#### Consegna:
Aggiorna l'intervista a Federico Zecchin riscrivendone tutto il tratto che va da "Uscito a giugno, Sotto" giù fino a "dialogo alla pari.", e metti "luglio" al posto di "giugno".
##### Brano da leggere
Uscito a giugno, Sotto gli occhi del mondo è il primo disco di Federico Zecchin. Cantautore dalle più svariate influenze, Federico riesce ad unire l’attitudine pop a melodie jazz, permettendo anche ai più profani del genere di ascoltare e apprezzare. Il tutto è poi arricchito dalla materia concreta da cui traggono ispirazione la maggior parte dei brani: la cronaca di tutti i giorni, la storia che ogni uomo genera e affronta. Da una parte la razionalità della mente pensante, dall’altra l’improvvisazione del jazz: lo scopo è quello di informare e diffondere. Di offrire spunti per la riflessione, come confesserà lo stesso Federico a LostHighways. È forse il giorno più caldo di quest’estate, ma la curiosità e il desiderio di raccontarsi vince su tutto: e da un’intervista nasce un intenso dialogo alla pari.
Come nasce il tuo rapporto con la musica e in particolare con la musica jazz?
Io sono partito tanti anni fa facendo un po’ il mecenate, nel senso che avevo degli amici jazzisti e ho iniziato a fare delle pubblicazioni musicali jazz. Così ho prodotto il disco di Michele Calgaro, di Enrico Rava, di Claudio Fasoli, di Sandro Gibellini. Ho poi prodotto un disco di Paolo Fresu. La passione era quindi per il jazz suonato, avendo tanti amici musicisti. Poi ho prodotto anche dei libri per edizioni Ninfee. Erano libri curati esteticamente, alla Franco Maria Ricci per dire. E quindi quello è stato un po’ il mio inizio nell’arte. Finchè non ho fatto Nel Magico Mondo, un libro di poesie recitate da Giorgio Albertazzi e accompagnato da un cd. Poi questo progetto è sfociato in un concerto dal vivo e un tour teatrale con Rossana Casale e Giorgio Albertazzi. Il progetto cita fonti come Dante, Borges, tutti rivisti in chiave alchemica. La cosa interessante era confrontarsi con Rossana Casale, una grande professionista. Questo è stato l’excursus dal passato. Poi ho iniziato a suonare e ad esibirmi. Tra le esperienze importanti, ad esempio, ci sono state le tre date di apertura al tour italiano dei Simple Minds a Catania, Catanzaro e Roma. In quelle occasioni abbiamo fatto cinque, sei pezzi arrangiati in una versione più aggressiva, un successo: è vero che io giro a mio nome, ma dietro di me ho una vera All Stars Band, tutti musicisti blasonati. È davvero bello poter suonare con musicisti dotati: questo ti permette di poter arrangiare i pezzi ogni volta, in base alle esigenze, senza per forza restare fermi al jazz. Il fatto poi di avere a riferimento i cantautori classici come Conti, De Andrè, De Gregori e, accanto a questi, i nomi di esponenti di musica fusion, permette di andare a scavare un po’ più a fondo tra le diverse forme di musica.
##########
##### Dati forniti
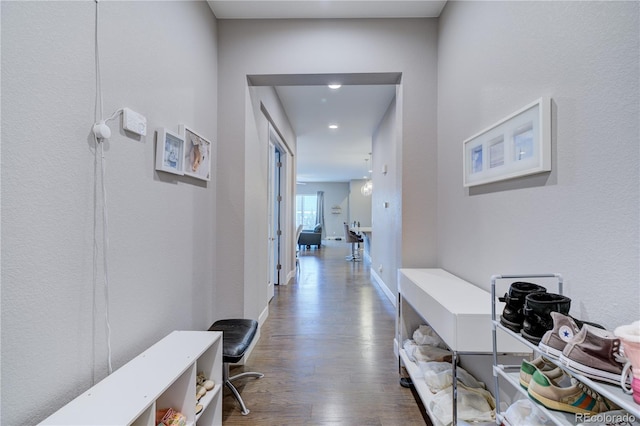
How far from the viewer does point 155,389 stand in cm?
##########
#### Risultato finale:
Uscito a luglio, Sotto gli occhi del mondo è il primo disco di Federico Zecchin. Cantautore dalle più svariate influenze, Federico riesce ad unire l’attitudine pop a melodie jazz, permettendo anche ai più profani del genere di ascoltare e apprezzare. Il tutto è poi arricchito dalla materia concreta da cui traggono ispirazione la maggior parte dei brani: la cronaca di tutti i giorni, la storia che ogni uomo genera e affronta. Da una parte la razionalità della mente pensante, dall’altra l’improvvisazione del jazz: lo scopo è quello di informare e diffondere. Di offrire spunti per la riflessione, come confesserà lo stesso Federico a LostHighways. È forse il giorno più caldo di quest’estate, ma la curiosità e il desiderio di raccontarsi vince su tutto: e da un’intervista nasce un intenso dialogo alla pari.